>> begin Provided data
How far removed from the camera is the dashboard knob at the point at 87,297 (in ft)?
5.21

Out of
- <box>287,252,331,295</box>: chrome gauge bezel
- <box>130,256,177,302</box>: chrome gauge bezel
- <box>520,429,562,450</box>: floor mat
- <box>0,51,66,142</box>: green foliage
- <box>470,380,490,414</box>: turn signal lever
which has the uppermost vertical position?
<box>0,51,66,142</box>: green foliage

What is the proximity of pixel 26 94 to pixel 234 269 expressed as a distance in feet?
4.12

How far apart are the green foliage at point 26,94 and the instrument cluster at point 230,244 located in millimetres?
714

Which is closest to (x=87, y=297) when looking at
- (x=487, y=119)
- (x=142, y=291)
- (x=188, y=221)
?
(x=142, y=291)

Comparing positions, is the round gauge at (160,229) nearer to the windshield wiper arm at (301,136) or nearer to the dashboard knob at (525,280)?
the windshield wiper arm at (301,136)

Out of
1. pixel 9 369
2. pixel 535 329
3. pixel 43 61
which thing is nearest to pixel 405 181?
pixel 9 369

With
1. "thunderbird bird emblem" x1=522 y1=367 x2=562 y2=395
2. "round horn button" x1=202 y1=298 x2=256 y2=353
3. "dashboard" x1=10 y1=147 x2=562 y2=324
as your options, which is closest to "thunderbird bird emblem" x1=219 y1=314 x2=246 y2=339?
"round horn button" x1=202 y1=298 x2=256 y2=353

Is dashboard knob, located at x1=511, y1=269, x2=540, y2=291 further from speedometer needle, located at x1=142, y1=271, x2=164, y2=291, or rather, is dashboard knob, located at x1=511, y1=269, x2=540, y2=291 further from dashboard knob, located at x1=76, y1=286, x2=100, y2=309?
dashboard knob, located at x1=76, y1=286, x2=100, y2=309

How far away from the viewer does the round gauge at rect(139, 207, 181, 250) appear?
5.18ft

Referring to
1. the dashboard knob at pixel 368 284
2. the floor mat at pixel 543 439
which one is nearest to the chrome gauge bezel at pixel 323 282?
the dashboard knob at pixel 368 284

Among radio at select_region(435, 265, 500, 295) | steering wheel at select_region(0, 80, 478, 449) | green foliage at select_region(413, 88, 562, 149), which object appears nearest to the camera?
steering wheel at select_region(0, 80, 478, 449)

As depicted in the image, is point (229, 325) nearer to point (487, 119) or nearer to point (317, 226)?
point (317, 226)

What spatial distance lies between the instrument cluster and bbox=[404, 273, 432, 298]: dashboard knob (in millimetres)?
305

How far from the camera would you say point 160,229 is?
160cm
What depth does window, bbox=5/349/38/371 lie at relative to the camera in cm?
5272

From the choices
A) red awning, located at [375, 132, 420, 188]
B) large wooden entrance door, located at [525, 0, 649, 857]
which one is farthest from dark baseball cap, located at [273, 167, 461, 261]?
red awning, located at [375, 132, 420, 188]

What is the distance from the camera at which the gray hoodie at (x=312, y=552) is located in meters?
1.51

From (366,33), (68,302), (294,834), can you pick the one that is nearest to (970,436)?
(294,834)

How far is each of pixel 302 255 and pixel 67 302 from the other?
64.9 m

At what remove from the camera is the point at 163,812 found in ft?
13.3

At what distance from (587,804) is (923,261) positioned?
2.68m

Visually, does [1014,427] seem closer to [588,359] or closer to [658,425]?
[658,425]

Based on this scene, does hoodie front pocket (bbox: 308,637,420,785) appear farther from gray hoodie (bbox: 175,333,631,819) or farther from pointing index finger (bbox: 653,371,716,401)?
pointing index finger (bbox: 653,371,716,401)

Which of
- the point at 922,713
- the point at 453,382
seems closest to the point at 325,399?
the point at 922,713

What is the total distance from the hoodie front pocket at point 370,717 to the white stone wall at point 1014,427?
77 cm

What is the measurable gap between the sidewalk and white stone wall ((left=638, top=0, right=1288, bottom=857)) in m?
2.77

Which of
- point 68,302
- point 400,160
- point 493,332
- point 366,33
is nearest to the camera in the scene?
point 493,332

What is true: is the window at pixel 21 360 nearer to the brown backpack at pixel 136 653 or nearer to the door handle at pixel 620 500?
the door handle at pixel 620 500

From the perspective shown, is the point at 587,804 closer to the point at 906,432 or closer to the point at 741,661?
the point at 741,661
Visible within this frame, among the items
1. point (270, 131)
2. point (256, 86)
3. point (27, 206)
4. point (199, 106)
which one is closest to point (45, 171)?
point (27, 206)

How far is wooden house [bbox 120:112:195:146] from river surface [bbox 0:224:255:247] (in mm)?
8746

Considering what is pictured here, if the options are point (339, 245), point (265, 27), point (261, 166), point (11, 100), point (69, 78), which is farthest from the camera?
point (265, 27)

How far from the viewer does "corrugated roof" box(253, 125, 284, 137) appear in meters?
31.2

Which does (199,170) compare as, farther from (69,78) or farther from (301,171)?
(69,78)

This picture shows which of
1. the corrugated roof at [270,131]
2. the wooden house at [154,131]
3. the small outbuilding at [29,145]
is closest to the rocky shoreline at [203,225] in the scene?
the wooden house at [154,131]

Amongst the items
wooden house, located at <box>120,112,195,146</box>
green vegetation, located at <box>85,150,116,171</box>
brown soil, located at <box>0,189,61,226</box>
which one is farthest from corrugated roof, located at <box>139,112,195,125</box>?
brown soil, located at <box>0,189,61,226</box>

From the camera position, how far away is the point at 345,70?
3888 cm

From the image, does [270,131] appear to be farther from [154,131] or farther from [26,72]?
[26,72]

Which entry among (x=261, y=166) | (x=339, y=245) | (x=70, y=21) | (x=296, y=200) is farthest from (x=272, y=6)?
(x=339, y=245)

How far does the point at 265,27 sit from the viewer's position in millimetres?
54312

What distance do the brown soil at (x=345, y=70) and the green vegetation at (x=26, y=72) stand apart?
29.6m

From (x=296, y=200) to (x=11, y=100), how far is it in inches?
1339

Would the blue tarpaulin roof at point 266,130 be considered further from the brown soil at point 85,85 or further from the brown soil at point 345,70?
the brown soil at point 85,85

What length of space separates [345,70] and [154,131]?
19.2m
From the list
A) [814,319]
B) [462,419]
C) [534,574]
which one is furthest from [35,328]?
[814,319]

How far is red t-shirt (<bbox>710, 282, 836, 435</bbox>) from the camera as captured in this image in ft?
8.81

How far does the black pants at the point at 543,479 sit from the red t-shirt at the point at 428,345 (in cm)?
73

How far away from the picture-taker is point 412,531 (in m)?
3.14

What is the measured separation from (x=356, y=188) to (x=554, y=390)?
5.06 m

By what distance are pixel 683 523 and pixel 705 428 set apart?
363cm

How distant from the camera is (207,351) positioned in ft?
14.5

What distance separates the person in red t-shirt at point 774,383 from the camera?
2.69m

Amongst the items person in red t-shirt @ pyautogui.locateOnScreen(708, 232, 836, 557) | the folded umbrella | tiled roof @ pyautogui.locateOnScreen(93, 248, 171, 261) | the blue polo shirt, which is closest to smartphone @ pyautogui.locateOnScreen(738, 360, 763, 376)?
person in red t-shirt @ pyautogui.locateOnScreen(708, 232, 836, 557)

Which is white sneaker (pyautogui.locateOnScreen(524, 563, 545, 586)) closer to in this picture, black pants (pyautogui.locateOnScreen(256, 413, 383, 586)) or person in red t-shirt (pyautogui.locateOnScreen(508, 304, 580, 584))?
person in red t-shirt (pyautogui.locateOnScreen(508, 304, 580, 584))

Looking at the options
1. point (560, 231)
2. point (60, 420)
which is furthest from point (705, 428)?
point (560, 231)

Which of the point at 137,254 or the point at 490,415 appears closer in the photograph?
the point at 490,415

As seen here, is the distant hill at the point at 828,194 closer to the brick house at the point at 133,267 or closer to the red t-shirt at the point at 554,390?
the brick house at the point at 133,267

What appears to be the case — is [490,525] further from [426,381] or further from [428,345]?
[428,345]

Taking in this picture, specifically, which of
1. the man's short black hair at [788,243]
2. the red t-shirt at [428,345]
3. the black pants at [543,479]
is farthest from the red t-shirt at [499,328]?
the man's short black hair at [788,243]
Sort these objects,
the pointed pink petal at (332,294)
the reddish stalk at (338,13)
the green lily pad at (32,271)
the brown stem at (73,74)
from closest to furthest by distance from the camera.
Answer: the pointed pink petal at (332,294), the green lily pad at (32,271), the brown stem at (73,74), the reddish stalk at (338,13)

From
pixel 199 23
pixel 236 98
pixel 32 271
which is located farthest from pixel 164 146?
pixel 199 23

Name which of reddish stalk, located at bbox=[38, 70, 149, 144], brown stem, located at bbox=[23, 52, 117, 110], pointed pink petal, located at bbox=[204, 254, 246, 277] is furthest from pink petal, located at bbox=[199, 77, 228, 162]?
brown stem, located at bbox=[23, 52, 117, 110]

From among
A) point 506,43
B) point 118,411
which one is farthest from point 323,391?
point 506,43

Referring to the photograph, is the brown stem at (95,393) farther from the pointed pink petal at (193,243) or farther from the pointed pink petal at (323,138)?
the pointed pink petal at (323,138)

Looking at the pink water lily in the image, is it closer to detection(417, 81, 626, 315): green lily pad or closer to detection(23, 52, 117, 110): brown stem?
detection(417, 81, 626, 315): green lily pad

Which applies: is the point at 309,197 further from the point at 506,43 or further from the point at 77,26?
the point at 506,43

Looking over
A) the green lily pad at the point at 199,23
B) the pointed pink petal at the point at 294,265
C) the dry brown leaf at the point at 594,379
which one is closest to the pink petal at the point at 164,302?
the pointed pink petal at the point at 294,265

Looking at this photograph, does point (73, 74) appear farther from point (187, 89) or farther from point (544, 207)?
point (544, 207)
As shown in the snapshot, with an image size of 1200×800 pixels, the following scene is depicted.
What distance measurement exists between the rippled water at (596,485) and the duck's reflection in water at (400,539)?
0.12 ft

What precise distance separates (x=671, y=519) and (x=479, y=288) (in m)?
>> end Provided data
- Prompt
What are the lines from the one with "Name which of" through the last line of the records above? Quote them exactly and add nothing.

- Exercise result
Name which of reddish stalk, located at bbox=[38, 70, 149, 144], brown stem, located at bbox=[23, 52, 117, 110], pointed pink petal, located at bbox=[204, 254, 246, 277] is furthest from pink petal, located at bbox=[199, 77, 228, 162]?
brown stem, located at bbox=[23, 52, 117, 110]

From among
A) point 506,43
B) point 118,411
which one is farthest from point 323,391?
point 506,43

Referring to the photograph, is the brown stem at (95,393) farther from the pointed pink petal at (193,243) or farther from the pointed pink petal at (323,138)?
the pointed pink petal at (323,138)

Looking at the pink water lily in the image, is it closer to detection(417, 81, 626, 315): green lily pad or closer to detection(23, 52, 117, 110): brown stem?
detection(417, 81, 626, 315): green lily pad

Which applies: is the point at 309,197 further from the point at 506,43 or further from the point at 77,26?
the point at 506,43

Looking over
A) the green lily pad at the point at 199,23
B) the pointed pink petal at the point at 294,265
C) the dry brown leaf at the point at 594,379
which one is closest to the pink petal at the point at 164,302?
the pointed pink petal at the point at 294,265

Looking at this photograph, does point (73, 74) appear farther from point (187, 89) or farther from point (544, 207)?
point (544, 207)
As shown in the snapshot, with an image size of 1200×800 pixels, the following scene is depicted.
What distance measurement exists between the rippled water at (596,485) and the duck's reflection in water at (400,539)?
0.12 ft

What precise distance separates (x=671, y=519) and (x=479, y=288) (in m)?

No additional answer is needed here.